**PROBLEM REQUIREMENTS:** All that is wanted is an exact copy of the line containing "phylum: Chordata" and the lines after it, through the end of the records.
.....
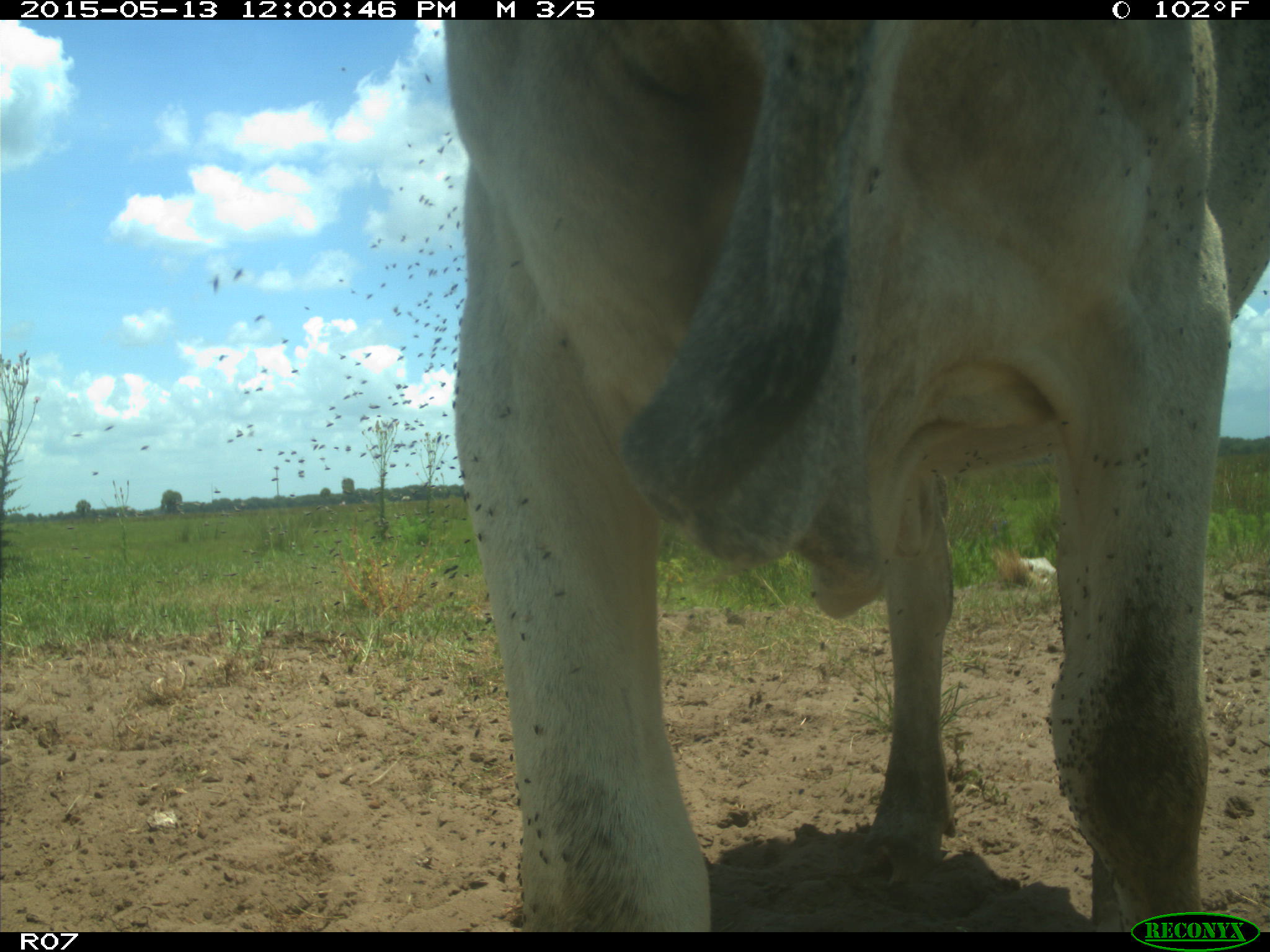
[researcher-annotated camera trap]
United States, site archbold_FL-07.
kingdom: Animalia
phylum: Chordata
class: Mammalia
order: Artiodactyla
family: Bovidae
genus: Bos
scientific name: Bos taurus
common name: domestic cow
Bos taurus (domestic cow).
.....
**SOLUTION TO THE PROBLEM:**
phylum: Chordata
class: Mammalia
order: Artiodactyla
family: Bovidae
genus: Bos
scientific name: Bos taurus
common name: domestic cow
Bos taurus (domestic cow).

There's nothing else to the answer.